■ **Stated problem**
Extract every line of the material below and reproduce it faithfully.
[Start of Data rows]
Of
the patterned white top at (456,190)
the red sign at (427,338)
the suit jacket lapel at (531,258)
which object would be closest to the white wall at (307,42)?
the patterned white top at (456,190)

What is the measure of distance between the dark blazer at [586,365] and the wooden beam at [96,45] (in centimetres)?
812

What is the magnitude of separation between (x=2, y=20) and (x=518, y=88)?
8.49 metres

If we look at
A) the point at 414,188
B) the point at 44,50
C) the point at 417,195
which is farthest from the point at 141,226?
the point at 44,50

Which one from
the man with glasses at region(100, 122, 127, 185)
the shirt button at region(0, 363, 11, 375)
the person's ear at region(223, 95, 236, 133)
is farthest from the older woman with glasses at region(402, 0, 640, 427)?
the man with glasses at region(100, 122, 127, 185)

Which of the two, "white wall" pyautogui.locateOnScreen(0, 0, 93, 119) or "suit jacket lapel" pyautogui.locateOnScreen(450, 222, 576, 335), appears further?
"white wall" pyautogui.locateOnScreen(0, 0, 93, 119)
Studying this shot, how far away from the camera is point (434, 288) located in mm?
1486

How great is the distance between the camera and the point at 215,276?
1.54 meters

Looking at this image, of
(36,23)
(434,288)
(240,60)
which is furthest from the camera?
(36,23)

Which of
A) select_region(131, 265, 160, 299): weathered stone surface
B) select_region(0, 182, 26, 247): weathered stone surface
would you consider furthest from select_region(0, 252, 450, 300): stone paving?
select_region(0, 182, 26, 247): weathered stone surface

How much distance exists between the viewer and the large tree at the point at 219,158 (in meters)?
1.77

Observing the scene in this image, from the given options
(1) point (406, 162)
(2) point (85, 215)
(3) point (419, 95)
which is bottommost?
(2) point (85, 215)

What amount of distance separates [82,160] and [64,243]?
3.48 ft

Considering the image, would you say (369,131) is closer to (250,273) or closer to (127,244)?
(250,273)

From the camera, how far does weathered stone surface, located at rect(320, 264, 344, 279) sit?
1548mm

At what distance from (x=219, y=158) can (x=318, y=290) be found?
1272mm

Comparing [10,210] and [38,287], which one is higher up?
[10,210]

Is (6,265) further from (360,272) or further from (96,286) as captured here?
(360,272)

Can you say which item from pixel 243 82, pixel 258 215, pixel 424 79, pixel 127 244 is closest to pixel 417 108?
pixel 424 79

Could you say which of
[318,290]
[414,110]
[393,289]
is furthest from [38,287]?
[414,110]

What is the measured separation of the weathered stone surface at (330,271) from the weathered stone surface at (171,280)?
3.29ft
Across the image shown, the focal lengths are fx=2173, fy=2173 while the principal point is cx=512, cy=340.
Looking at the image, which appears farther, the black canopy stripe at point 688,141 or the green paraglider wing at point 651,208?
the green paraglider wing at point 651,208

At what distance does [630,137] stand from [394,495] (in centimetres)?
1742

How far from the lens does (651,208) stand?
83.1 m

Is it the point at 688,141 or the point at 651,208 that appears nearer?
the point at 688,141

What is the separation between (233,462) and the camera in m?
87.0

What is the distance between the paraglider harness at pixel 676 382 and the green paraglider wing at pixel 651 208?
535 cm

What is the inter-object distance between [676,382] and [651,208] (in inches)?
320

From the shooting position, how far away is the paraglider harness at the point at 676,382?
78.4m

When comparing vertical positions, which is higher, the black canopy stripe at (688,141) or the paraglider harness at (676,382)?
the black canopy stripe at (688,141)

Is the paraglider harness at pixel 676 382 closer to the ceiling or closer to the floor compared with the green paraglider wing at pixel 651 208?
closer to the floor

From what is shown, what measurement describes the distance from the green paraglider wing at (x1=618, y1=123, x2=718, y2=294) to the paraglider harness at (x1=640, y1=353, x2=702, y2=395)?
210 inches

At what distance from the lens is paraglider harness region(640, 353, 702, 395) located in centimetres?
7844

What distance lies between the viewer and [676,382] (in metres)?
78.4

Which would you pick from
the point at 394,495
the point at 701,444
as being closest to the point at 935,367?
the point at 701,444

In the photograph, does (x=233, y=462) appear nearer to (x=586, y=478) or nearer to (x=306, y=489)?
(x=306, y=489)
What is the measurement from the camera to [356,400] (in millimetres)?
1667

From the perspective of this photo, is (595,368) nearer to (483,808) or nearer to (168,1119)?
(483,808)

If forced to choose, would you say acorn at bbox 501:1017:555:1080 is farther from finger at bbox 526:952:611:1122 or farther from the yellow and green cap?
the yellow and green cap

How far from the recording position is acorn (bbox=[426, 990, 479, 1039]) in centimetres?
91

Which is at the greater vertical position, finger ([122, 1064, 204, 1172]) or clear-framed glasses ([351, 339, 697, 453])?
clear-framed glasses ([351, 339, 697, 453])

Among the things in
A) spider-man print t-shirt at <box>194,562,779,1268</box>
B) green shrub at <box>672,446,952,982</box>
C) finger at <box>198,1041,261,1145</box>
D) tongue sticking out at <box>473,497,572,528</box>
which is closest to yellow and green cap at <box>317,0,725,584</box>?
[End of Data rows]
■ **Full answer**
Of
the patterned white top at (456,190)
the red sign at (427,338)
the suit jacket lapel at (531,258)
which object would be closest to the white wall at (307,42)?
the patterned white top at (456,190)

What is the measure of distance between the dark blazer at [586,365] and the wooden beam at [96,45] (in centimetres)?
812

What is the magnitude of separation between (x=2, y=20) and (x=518, y=88)?
8.49 metres

If we look at
A) the point at 414,188
B) the point at 44,50
C) the point at 417,195
which is farthest from the point at 141,226?
the point at 44,50

Which one from
the man with glasses at region(100, 122, 127, 185)
the shirt button at region(0, 363, 11, 375)
the person's ear at region(223, 95, 236, 133)
is farthest from the older woman with glasses at region(402, 0, 640, 427)?
the man with glasses at region(100, 122, 127, 185)

Which of the two, "white wall" pyautogui.locateOnScreen(0, 0, 93, 119) or "suit jacket lapel" pyautogui.locateOnScreen(450, 222, 576, 335), appears further?
"white wall" pyautogui.locateOnScreen(0, 0, 93, 119)
Studying this shot, how far away from the camera is point (434, 288) located in mm?
1486

How great is the distance between the camera and the point at 215,276?
1.54 meters

Looking at this image, of
(36,23)
(434,288)
(240,60)
which is furthest from the camera?
(36,23)

Which of
A) select_region(131, 265, 160, 299): weathered stone surface
B) select_region(0, 182, 26, 247): weathered stone surface
would you consider furthest from select_region(0, 252, 450, 300): stone paving?
select_region(0, 182, 26, 247): weathered stone surface

How much distance exists between the viewer and the large tree at the point at 219,158 (in meters)?
1.77

Observing the scene in this image, from the given options
(1) point (406, 162)
(2) point (85, 215)
(3) point (419, 95)
which is bottommost?
(2) point (85, 215)

What amount of distance separates [82,160] and [64,243]?
3.48 ft

Considering the image, would you say (369,131) is closer to (250,273) or closer to (127,244)?
(250,273)

From the camera, how far does weathered stone surface, located at rect(320, 264, 344, 279) sit?
1548mm

At what distance from (x=219, y=158) can (x=318, y=290) be found?
1272mm

Comparing [10,210] and [38,287], which one is higher up?
[10,210]

Is (6,265) further from (360,272) or further from (96,286) as captured here?
(360,272)

Can you say which item from pixel 243 82, pixel 258 215, pixel 424 79, pixel 127 244 is closest to pixel 417 108?
pixel 424 79

Could you say which of
[318,290]
[414,110]
[393,289]
is furthest from [38,287]?
[414,110]

What is the measured separation of the weathered stone surface at (330,271) from the weathered stone surface at (171,280)?
3.29ft
Across the image shown, the focal lengths are fx=2173, fy=2173 while the principal point is cx=512, cy=340.
Looking at the image, which appears farther, the black canopy stripe at point 688,141 or the green paraglider wing at point 651,208?
the green paraglider wing at point 651,208

At what distance does [630,137] stand from [394,495] (in centimetres)?
1742

How far from the lens does (651,208) stand?
83.1 m

Is it the point at 688,141 or the point at 651,208 that appears nearer?
the point at 688,141

What is the separation between (233,462) and the camera in m?
87.0

What is the distance between the paraglider harness at pixel 676 382 and the green paraglider wing at pixel 651 208?
535 cm

What is the inter-object distance between [676,382] and [651,208] (in inches)?
320

From the shooting position, how far away is the paraglider harness at the point at 676,382?
78.4m

When comparing vertical positions, which is higher, the black canopy stripe at (688,141) or the paraglider harness at (676,382)?
the black canopy stripe at (688,141)

Is the paraglider harness at pixel 676 382 closer to the ceiling or closer to the floor compared with the green paraglider wing at pixel 651 208?
closer to the floor

From what is shown, what measurement describes the distance from the green paraglider wing at (x1=618, y1=123, x2=718, y2=294) to the paraglider harness at (x1=640, y1=353, x2=702, y2=395)?
210 inches

At what distance from the lens is paraglider harness region(640, 353, 702, 395) located in centimetres?
7844

What distance lies between the viewer and [676,382] (in metres)?
78.4

Which would you pick from
the point at 394,495
the point at 701,444
as being closest to the point at 935,367?
the point at 701,444

In the photograph, does (x=233, y=462) appear nearer to (x=586, y=478) or nearer to (x=306, y=489)?
(x=306, y=489)
What is the measurement from the camera to [356,400] (in millimetres)?
1667

From the perspective of this photo, is (595,368) nearer to (483,808) or nearer to (168,1119)?
(483,808)

If forced to choose, would you say acorn at bbox 501:1017:555:1080 is farther from finger at bbox 526:952:611:1122 or farther from the yellow and green cap?
the yellow and green cap

How far from the recording position is acorn (bbox=[426, 990, 479, 1039]) in centimetres?
91

Which is at the greater vertical position, finger ([122, 1064, 204, 1172]) or clear-framed glasses ([351, 339, 697, 453])?
clear-framed glasses ([351, 339, 697, 453])

Among the things in
A) spider-man print t-shirt at <box>194,562,779,1268</box>
B) green shrub at <box>672,446,952,982</box>
C) finger at <box>198,1041,261,1145</box>
D) tongue sticking out at <box>473,497,572,528</box>
which is closest to yellow and green cap at <box>317,0,725,584</box>?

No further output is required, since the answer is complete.